Silo — Local & Cloud AI Coding Assistant
Agentic coding assistant for VS Code. Runs fully local on Ollama or routes to major cloud and OpenAI-compatible AI providers. Your keys never leave your machine.
Current release: 1.4.1.

Why Silo
- Private by default — local Ollama backend. Nothing leaves your machine unless you pick a cloud provider.
- Two curated local models —
silo-qwen (Qwen 3 14B, full agentic) and silo-phi (Microsoft Phi-4 14B, fast chat).

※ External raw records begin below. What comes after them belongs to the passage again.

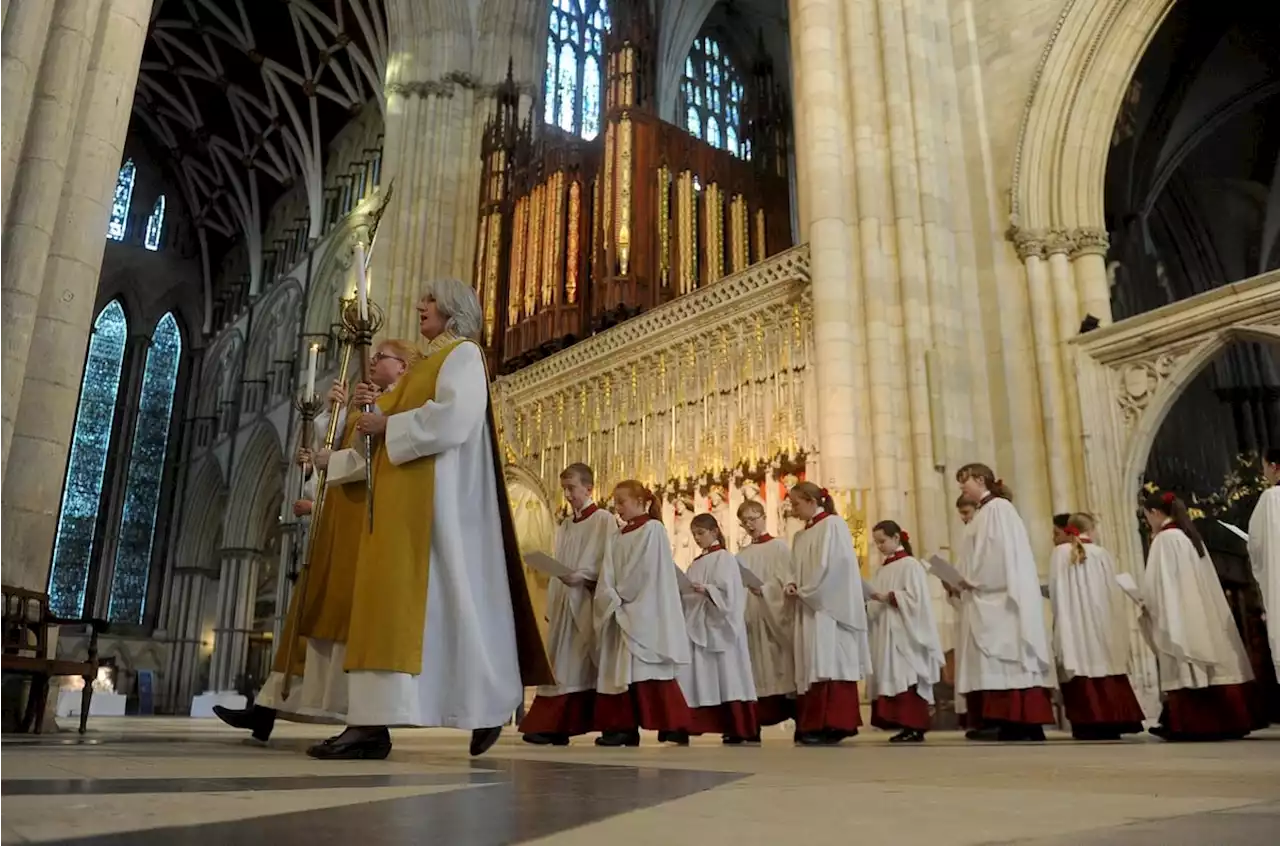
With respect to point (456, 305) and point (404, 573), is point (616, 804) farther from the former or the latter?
point (456, 305)

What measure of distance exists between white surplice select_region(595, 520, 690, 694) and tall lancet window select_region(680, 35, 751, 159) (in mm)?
15773

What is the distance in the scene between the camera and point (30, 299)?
4.82 m

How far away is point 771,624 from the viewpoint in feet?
21.3

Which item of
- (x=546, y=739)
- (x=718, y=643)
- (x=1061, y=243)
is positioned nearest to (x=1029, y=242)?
(x=1061, y=243)

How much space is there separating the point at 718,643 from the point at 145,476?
21718 millimetres

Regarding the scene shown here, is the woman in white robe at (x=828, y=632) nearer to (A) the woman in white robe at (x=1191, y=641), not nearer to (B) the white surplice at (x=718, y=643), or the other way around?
(B) the white surplice at (x=718, y=643)

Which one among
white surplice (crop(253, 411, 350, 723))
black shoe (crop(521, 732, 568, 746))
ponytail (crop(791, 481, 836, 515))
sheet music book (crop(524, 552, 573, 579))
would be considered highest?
ponytail (crop(791, 481, 836, 515))

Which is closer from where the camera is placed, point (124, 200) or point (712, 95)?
point (712, 95)

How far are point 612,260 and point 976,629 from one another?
7.30 meters

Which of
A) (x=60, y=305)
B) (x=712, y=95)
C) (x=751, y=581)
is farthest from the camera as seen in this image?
(x=712, y=95)

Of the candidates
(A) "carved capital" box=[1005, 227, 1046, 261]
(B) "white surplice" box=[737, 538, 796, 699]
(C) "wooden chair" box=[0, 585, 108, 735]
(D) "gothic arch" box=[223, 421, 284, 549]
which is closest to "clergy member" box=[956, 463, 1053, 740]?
(B) "white surplice" box=[737, 538, 796, 699]

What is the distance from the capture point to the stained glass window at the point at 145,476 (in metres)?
22.5

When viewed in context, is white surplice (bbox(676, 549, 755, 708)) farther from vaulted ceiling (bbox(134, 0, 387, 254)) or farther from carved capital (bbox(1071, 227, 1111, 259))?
vaulted ceiling (bbox(134, 0, 387, 254))

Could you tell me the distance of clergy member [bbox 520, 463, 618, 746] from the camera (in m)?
4.96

- Auto model selector — toggle in toolbar picks Qwen for complex tasks (code, search, analysis) and Phi for short conversational replies.
- Live thinking stream — Qwen's reasoning tokens appear in real time in a collapsible Reasoning block. Toggle on/off in the model picker.
- Plan mode (Claude Code style) — Think → explore → ask clarifying questions with option buttons → numbered plan → todo checklist → "Switch to Auto" button.
- Slash commands with autocomplete — type
/ for a floating list of commands with arrow-key navigation.
- Markdown rendering — bold, italic, inline code, headings, lists, blockquotes, code blocks with copy button.
- Agentic — reads, writes, edits, runs shell commands, web search, git ops, tracks todos.
- Approval workflow — Ask mode shows a diff preview with Apply/Reject before touching files.
- Explicit context — use
@file, @folder, @codebase, and @docs mentions in chat.
- Checkpoints & checks — Auto/Edit creates checkpoint patches and runs detected project checks after edits.
- MCP-ready — connect external tools through
.silo/mcp.json.
- Multi-provider — pick a cloud model per chat. API keys are stored in VS Code's encrypted SecretStorage.
- Modes —
Ask (chat + approval), Plan (research + plan only), Auto (full access).
1.4 Highlights
- Backend accepts loopback clients only by default and CORS is restricted to VS Code/localhost origins.
- Tool outputs redact common API key, token, password, and bearer-token shapes before returning to the chat loop.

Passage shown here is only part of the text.